Perhaps the world’s population is more swayed by rhetoric, and by Party-labels, than by a national leader’s actual policies (which, perhaps, they’ve not even known about — after all, how many know about those mass-graves?).

The Gallup surveys were done actually in 106 countries and in those two Chinese provinces that the U.S. Government wants to control, but “U.S. Leadership Approval” has, as-of yet, been calculated by Gallup only in these 46. Of the 108 total lands, 23 were in Africa, 38 in Europe (including Europe’s largest and most populous country, Russia), 30 in Asia, and 17 in “The Americas” (not including U.S., whose Government these surveys by Gallup have actually been designed to serve).

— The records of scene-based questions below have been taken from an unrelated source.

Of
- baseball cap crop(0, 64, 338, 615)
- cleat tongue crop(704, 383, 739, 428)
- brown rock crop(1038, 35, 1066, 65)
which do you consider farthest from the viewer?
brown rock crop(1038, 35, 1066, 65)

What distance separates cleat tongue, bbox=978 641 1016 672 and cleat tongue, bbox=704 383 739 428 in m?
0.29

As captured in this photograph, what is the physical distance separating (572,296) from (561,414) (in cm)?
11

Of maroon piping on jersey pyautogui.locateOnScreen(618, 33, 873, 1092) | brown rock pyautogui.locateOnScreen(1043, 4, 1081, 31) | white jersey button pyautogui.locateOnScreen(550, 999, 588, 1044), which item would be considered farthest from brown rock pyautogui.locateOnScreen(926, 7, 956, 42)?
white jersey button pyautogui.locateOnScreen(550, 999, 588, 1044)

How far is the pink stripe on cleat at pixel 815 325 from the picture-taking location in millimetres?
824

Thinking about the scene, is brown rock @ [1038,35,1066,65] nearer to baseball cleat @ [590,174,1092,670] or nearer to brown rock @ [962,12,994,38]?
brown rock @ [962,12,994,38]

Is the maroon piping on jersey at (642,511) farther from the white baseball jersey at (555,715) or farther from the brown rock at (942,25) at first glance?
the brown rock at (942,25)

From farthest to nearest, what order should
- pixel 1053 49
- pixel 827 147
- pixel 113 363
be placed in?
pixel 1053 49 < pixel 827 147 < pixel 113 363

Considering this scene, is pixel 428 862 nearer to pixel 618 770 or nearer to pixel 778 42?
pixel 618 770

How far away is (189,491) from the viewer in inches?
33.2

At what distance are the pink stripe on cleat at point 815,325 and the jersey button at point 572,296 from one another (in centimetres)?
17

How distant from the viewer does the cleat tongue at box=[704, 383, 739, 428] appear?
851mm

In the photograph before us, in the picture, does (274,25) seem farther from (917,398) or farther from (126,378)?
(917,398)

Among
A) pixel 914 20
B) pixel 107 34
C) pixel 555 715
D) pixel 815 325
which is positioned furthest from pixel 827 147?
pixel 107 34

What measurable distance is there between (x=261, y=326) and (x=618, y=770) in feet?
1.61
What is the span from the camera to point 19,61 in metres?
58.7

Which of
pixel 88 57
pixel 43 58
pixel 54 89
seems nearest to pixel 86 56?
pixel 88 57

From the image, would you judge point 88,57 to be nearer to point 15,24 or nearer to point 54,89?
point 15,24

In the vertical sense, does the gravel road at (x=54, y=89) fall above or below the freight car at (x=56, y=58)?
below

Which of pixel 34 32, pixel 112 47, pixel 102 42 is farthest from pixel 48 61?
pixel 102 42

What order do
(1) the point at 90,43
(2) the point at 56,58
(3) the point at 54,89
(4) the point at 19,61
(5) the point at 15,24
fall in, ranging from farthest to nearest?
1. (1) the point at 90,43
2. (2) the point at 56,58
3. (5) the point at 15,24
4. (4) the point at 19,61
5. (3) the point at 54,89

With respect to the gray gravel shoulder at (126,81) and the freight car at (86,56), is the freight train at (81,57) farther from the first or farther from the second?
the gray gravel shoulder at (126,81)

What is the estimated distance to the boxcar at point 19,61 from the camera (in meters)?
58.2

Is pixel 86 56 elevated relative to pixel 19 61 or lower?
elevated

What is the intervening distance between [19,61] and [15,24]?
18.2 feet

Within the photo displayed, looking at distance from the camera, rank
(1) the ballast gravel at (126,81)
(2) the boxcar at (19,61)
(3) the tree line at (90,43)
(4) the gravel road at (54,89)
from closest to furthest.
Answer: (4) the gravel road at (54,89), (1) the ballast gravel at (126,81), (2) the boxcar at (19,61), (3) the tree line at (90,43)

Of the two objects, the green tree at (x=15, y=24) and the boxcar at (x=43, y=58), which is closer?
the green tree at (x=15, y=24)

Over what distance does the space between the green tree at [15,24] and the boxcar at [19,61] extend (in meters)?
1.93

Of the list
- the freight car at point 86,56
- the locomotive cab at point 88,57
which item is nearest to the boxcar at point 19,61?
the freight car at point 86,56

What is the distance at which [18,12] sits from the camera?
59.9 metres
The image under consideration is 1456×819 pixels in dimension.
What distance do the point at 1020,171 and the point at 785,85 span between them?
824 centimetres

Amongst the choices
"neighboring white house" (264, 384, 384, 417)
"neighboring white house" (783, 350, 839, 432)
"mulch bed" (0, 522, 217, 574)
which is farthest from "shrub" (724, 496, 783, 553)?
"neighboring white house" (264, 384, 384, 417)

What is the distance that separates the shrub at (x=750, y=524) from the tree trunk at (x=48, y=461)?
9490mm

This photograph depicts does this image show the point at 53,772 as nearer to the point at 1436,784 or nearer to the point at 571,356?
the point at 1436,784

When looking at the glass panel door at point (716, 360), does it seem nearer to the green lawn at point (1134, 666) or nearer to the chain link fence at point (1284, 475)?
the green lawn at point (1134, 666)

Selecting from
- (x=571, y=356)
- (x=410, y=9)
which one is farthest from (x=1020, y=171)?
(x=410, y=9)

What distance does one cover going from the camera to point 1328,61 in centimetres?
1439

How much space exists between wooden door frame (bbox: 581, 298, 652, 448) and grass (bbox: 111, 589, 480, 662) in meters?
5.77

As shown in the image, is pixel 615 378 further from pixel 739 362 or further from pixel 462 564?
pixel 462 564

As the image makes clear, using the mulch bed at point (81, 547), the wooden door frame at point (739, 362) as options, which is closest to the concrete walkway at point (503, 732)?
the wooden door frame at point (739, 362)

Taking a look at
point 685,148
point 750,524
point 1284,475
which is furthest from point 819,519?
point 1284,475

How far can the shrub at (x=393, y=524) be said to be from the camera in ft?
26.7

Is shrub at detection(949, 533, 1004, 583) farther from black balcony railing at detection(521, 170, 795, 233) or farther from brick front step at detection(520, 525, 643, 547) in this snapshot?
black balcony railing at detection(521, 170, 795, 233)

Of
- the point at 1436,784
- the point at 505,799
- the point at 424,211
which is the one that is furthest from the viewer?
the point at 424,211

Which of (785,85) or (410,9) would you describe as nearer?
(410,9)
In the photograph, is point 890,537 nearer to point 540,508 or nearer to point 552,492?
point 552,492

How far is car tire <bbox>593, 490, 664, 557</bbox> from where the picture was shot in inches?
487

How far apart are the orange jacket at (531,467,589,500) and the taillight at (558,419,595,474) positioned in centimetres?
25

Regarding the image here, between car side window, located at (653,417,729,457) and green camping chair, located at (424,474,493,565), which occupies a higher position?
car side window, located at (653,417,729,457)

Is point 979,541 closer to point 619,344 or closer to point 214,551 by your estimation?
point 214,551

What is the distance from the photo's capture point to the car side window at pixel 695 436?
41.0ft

Remarkably, “While Germany and the U.S. had previously been vying for the top spot in the Americas, Germany’s leadership safely led the other countries in 2020, with a median approval rating of 50% in 2020. Russia earned higher approval ratings than China or the U.S., with a median approval rating of 41%. The U.S. and China earned similar, and far lower, approval ratings, of 34% and 32% respectively.”

Also: “Germany’s leadership continued to be the most popular in Europe, with a record-high median approval of 62% in 2020. China, Russia and the U.S. have all lost favor in Europe in recent years, and in 2020 they were all on equal footing, with approval ratings of around 20%.”

Furthermore, in Asia: “U.S. Leadership Image Still Mired at Record Lows” and these are lows that previously had been shown during the G.W. Bush and Trump Administrations; so, the U.S. Government’s rhetoric under Biden does not, at least yet, seem to be persuading Asians as much as was the case under Obama. Perhaps the Biden Administration will need to employ less-blatantly-hostile rhetoric against China than it has been using, in order to be able to get much support from Asians against China.

And, regarding Africa, “Ratings are not yet available” that are sufficient to determine whether or not, as has been shown since 2007, “the U.S. remained strongest worldwide in Africa,”or else changed up or down.